Files
git.stella-ops.org/docs/security/rate-limits.md
Vladimir Moushkov ea1106ce7c up
2025-10-15 10:03:56 +03:00

3.7 KiB
Raw Blame History

StellaOps Authority Rate Limit Guidance

StellaOps Authority applies fixed-window rate limiting to critical endpoints so that brute-force and burst traffic are throttled before they can exhaust downstream resources. This guide complements the lockout policy documentation and captures the recommended defaults, override scenarios, and monitoring practices for /token, /authorize, and /internal/* routes.

Configuration Overview

Rate limits live under security.rateLimiting in authority.yaml (and map to the same hierarchy for environment variables). Each endpoint exposes:

  • enabled — toggles the limiter.
  • permitLimit — maximum requests per fixed window.
  • window — window duration expressed as an ISO-8601 timespan (e.g., 00:01:00).
  • queueLimit — number of requests allowed to queue when the window is exhausted.
security:
  rateLimiting:
    token:
      enabled: true
      permitLimit: 30
      window: 00:01:00
      queueLimit: 0
    authorize:
      enabled: true
      permitLimit: 60
      window: 00:01:00
      queueLimit: 10
    internal:
      enabled: false
      permitLimit: 5
      window: 00:01:00
      queueLimit: 0

When limits trigger, middleware decorates responses with Retry-After headers and log tags (authority.endpoint, authority.client_id, authority.remote_ip) so operators can correlate events with clients and source IPs.

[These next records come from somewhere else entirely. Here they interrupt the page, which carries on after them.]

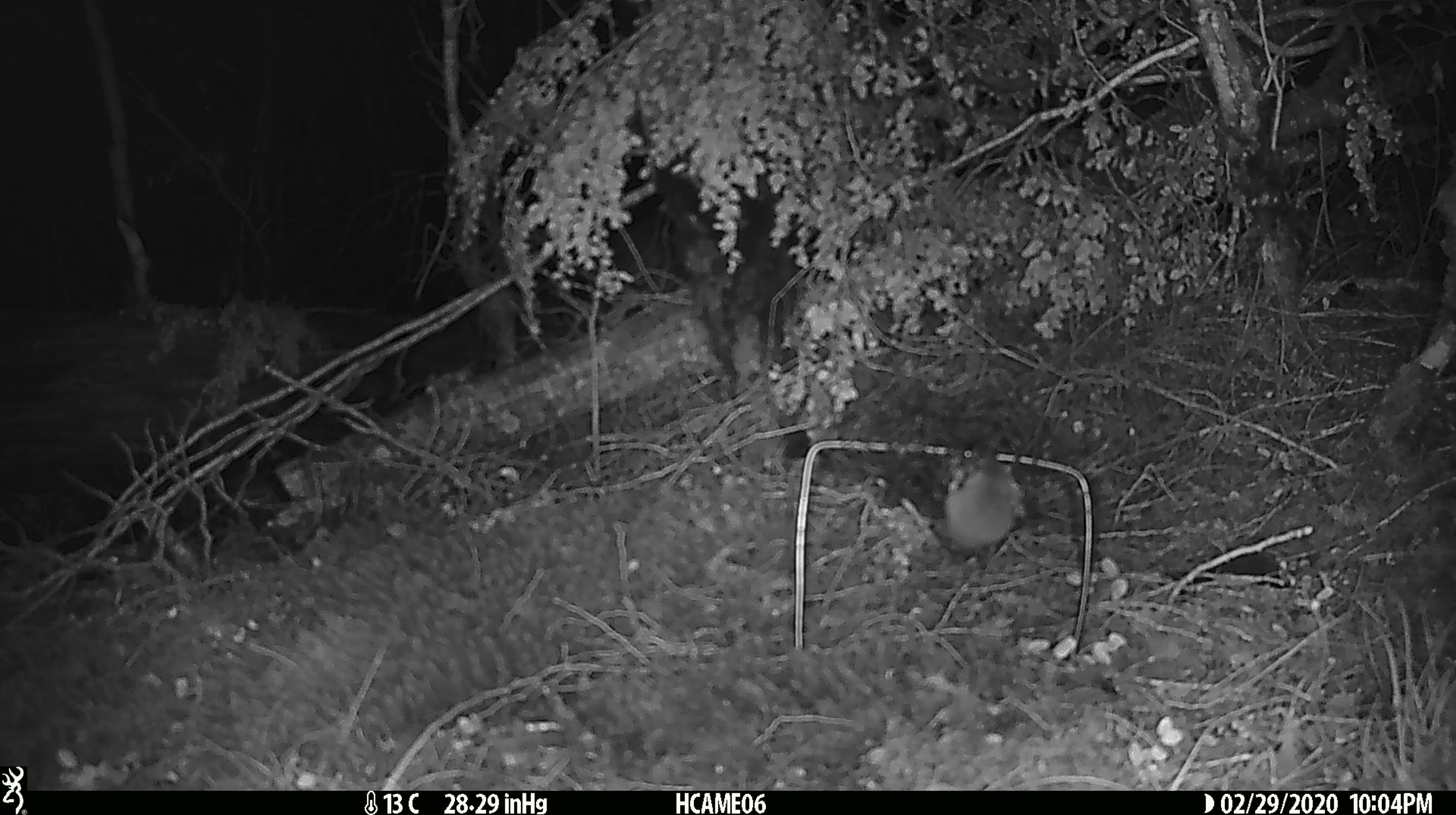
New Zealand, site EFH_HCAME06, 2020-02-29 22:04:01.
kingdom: Animalia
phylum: Chordata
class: Mammalia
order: Rodentia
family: Muridae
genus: Mus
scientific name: Mus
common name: mouse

Environment overrides follow the same hierarchy. For example:

STELLAOPS_AUTHORITY__SECURITY__RATELIMITING__TOKEN__PERMITLIMIT=60
STELLAOPS_AUTHORITY__SECURITY__RATELIMITING__TOKEN__WINDOW=00:01:00
Scenario permitLimit window queueLimit Notes
Default production 30 60s 0 Balances anonymous quota (33 scans/day) with headroom for tenant bursts.
High-trust clustered IPs 60 60s 5 Requires WAF allowlist + alert aspnetcore_rate_limiting_rejections_total{limiter="authority-token"} <= 1% sustained.
Air-gapped lab 10 120s 0 Lower concurrency reduces noise when running from shared bastion hosts.
Incident lockdown 5 300s 0 Pair with credential lockout limit of 3 attempts and SOC paging for each denial.

Lockout Interplay

  • Rate limiting throttles by IP/client; lockout policies apply per subject. Keep both enabled.
  • During lockdown scenarios, reduce security.lockout.maxFailures alongside the rate limits above so that subjects face quicker escalation.
  • Map support playbooks to the observed Retry-After value: anything above 120 seconds should trigger manual investigation before re-enabling clients.

Monitoring and Alerts

  1. Metrics
    • aspnetcore_rate_limiting_rejections_total{limiter="authority-token"} for /token.
    • aspnetcore_rate_limiting_rejections_total{limiter="authority-authorize"} for /authorize.
    • Custom counters derived from the structured log tags (authority.remote_ip, authority.client_id).
  2. Dashboards
    • Requests vs. rejections per endpoint.
    • Top offending clients/IP ranges in the current window.
    • Heatmap of retry-after durations to spot persistent throttling.
  3. Alerts
    • Notify SOC when 429 rates exceed 25% for five consecutive minutes on any limiter.
    • Trigger client-specific alerts when a single client_id produces >100 throttle events/hour.

Operational Checklist

  • Validate updated limits in staging before production rollout; smoke-test with representative workload.
  • When raising limits, confirm audit events continue to capture authority.client_id, authority.remote_ip, and correlation IDs for throttle responses.
  • Document any overrides in the change log, including justification and expiry review date.